▶ _TASK DESCRIPTION_: Please state how many lines below include the word "United"; the reply should be the number only.

▶ _Dataset entries_:

↓

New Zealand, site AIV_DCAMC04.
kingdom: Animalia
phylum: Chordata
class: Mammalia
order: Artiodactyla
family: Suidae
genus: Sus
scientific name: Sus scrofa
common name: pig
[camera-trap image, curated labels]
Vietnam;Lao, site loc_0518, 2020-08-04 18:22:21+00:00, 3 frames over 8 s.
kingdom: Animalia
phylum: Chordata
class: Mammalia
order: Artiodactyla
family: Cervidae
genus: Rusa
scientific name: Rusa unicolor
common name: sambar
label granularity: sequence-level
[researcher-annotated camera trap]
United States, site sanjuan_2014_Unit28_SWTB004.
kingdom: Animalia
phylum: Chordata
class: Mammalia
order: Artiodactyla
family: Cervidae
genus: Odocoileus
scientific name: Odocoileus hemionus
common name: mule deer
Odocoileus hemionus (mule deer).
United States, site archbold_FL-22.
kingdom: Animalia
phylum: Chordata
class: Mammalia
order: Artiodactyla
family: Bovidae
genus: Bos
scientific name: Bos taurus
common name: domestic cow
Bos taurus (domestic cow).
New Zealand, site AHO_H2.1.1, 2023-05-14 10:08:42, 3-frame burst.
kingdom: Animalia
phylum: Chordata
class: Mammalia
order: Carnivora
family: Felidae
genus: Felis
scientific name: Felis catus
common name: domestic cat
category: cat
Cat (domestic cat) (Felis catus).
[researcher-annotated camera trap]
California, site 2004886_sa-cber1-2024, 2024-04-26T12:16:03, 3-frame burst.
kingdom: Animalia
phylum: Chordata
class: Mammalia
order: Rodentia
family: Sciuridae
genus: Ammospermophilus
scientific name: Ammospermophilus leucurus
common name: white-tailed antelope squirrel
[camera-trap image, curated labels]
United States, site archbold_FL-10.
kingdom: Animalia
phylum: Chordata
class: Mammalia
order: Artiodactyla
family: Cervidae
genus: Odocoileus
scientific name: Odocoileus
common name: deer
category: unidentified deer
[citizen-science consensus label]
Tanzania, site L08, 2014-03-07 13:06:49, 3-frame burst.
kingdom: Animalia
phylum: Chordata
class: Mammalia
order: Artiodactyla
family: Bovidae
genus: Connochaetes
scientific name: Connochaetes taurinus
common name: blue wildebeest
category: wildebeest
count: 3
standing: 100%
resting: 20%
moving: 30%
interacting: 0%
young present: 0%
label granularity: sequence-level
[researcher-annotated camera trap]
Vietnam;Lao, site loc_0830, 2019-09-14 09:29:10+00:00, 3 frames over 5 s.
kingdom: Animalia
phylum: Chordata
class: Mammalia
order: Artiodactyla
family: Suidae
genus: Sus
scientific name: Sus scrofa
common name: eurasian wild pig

↑

▶ _RESPONSE AREA_: 3